▶ **The records**:
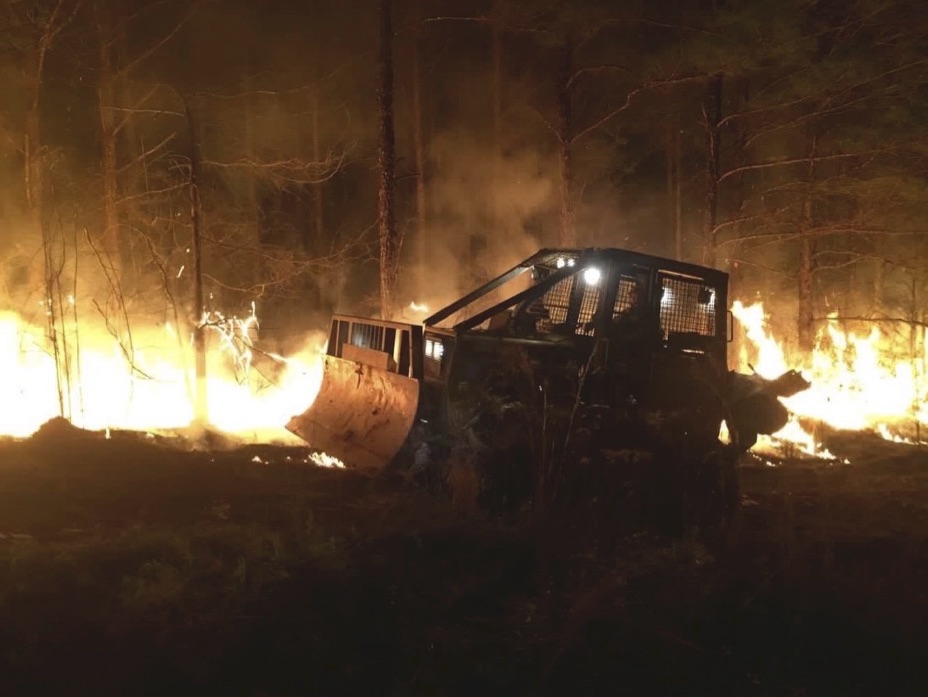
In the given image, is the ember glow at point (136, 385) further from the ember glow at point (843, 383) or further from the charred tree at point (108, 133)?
the ember glow at point (843, 383)

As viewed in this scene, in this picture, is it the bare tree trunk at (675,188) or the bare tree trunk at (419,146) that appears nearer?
the bare tree trunk at (419,146)

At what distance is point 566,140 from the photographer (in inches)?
578

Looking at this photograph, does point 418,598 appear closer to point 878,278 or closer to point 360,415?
point 360,415

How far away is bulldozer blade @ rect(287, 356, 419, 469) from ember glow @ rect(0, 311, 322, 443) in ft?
8.94

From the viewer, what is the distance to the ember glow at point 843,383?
12.8 m

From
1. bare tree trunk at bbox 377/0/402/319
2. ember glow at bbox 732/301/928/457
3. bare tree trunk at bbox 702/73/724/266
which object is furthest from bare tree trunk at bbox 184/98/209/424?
bare tree trunk at bbox 702/73/724/266

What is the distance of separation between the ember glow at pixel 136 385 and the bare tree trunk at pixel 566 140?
5.82 m

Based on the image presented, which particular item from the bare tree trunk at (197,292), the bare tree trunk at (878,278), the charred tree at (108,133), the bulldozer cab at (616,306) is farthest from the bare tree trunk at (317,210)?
the bare tree trunk at (878,278)

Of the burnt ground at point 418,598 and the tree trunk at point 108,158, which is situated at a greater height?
the tree trunk at point 108,158

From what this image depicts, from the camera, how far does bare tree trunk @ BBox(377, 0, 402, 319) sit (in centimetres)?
1230

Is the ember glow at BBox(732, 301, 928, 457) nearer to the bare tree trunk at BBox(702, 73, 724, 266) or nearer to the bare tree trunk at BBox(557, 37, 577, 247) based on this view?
the bare tree trunk at BBox(702, 73, 724, 266)

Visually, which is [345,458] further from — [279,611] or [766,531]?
[766,531]

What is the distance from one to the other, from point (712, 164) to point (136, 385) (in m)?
11.9

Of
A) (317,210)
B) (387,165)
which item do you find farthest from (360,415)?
(317,210)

▶ **Given request**:
Filter the rows above and copy each line that contains the string "this", treating uppercase and lowercase as different.

▶ **Complete answer**:
As viewed in this scene, in this picture, is it the bare tree trunk at (675,188) or the bare tree trunk at (419,146) that appears nearer?
Looking at this photograph, does point 418,598 appear closer to point 878,278 or closer to point 360,415?
From what this image depicts, from the camera, how far does bare tree trunk @ BBox(377, 0, 402, 319) sit (in centimetres)?
Is the ember glow at BBox(732, 301, 928, 457) nearer to the bare tree trunk at BBox(702, 73, 724, 266) or nearer to the bare tree trunk at BBox(557, 37, 577, 247) based on this view?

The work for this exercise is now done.